Mise en chantier de ‘L’Arche’ d’André Arnyvelde

Le chantier du Novelliste #01 bel et bien achevé s’ouvrent déjà ceux qui devront trouver leur achèvement dans le premier semestre de l’année prochaine. Parmi ceux-là, il en est un qui me tient particulièrement à cœur : la réédition de ‘L’Arche’, le grand-œuvre lyrique et jubilatoire d’André Arnyvelde, écrit dans les tranchées de 14, paru en 1920, et qui fut cette année-là parmi les finalistes du Goncourt. Cela commence comme un chant d’amour à une femme, Henriette Sauret, compagne des jours de paix, et cela se poursuit, sous la conduite de la figure fantasmée de l’Arcandre, comme une déclaration d’amour à l’univers, à la vie, à la joie, au bonheur d’exister. Pour résister à la géhenne guerrière et croire encore qu’il y aurait un lendemain, à un homme, à un écrivain tel que celui-ci il fallait bien cela. Toutes proportions gardées et sachant que tout oppose ces deux auteurs, ‘L’Arche’ est à Arnyvelde ce que ‘Les poulpes’ sera, au conflit suivant, à Raymond Guérin.

 

En attendant avril 2018 et la sortie, donc, de cette nouvelle édition (la troisième, après l’originale en 1920  à la Société mutuelle d’édition, puis la première réédition par Pierre Versins au club Futopia en 1961) commencent les travaux préparatoires lancés par la découverte fortuite, le week-end dernier, de l’image qui illustrera la couverture. Il y a dans cet Albion rose de William Blake, mieux qu’un simple écho thématique, l’essence même de ce qui fait la grandeur et l’intérêt aujourd’hui encore du roman d’Arnyvelde : le surgissement irrépressible d’une force vitale triomphante. Les travaux plus ingrats de la récupération du texte original par reconnaissance optique de caractères, par la magie du verbe arnyveldien, se révèlent eux aussi un plaisir.

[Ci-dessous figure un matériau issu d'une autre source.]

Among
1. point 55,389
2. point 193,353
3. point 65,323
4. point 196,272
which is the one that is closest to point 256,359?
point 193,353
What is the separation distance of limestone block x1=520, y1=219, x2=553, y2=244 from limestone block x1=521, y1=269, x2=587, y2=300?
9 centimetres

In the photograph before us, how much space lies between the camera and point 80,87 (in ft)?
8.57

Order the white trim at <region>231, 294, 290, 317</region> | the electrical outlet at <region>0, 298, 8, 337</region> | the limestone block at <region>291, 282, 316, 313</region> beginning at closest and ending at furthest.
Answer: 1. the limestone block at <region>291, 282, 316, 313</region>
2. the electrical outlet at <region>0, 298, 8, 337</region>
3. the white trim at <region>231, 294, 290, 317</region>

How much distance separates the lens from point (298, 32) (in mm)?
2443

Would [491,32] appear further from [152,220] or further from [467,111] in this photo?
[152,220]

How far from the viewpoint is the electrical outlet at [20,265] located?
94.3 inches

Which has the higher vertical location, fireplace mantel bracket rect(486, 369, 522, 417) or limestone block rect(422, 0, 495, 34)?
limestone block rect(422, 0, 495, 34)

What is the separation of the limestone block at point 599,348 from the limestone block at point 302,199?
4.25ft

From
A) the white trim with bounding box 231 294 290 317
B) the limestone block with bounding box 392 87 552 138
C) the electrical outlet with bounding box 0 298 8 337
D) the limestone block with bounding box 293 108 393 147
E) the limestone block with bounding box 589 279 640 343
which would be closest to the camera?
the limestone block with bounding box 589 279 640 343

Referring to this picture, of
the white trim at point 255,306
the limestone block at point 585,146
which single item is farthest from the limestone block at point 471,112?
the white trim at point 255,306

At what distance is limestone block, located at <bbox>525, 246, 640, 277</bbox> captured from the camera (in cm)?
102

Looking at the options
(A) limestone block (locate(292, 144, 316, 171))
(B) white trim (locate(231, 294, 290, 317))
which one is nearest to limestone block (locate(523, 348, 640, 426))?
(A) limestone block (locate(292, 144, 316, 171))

L’ours danse et n’a jamais si bien dansé à la musique qui se dégage de ces lignes extraites d’un vieux bouquin jauni. Je ne résiste pas au plaisir de vous en faire partager la mélodie.

« Mais ta confiance qui toujours m’accompagne se retient, elle s’inquiète. Ah ! je t’entends. Illusion qui ravisse, ou conviction même, quel charme pourra remplacer jamais les inépuisables délices de la présence véritable ! Cette tristesse que je dois vaincre, ne sais-je pas assez qu’elle n’est que de notre séparation ! Lorsque nous sommes ensemble, quelle adversité craignons-nous ! Quelles qu’elles fussent, les épreuves qui nous vinrent naguère étaient des délices encore. Chacune d’elles apportait à l’un de nous deux le prétexte d’aller chercher aux regards de l’autre le courage, la sécurité ou l’assurance de la victoire… Va, rassérène ta confiance. Suis-moi. Quels que soient le désordre apparent, la discontinuité de ce travail, c’est la certitude de notre liberté, te dis-je, c’est notre bonheur inviolé qui doivent y ressusciter. Mon amie bien-aimée, suis-moi. Où que j’aille, quels que soient les détours où nous entraîneront les péripéties de la guerre, les rafales de ma mémoire, l’enchaînement de mes pensées, c’est vers toi sans nulle relâche que vont monter toutes mes effusions… Ah malgré le temps, la distance et les circonstances, se peut-il que la ferveur et la force avec lesquels je te sens auprès de moi ne te communiquent à toi aussi l’impression vive de ma présence ? Pour moi dont les détresses n’auront d’autre refuge, les orgueils d’autre trône, que ce message, je dis, je sais, que ma volonté et ma passion attirent et fixent ici, réels, venus à moi de ta substance lointaine, tes yeux, ton âme et ta passion. »

Illustration : William Blake, Albion rose – A large book of designs, 1795. Doc. Wikipedia.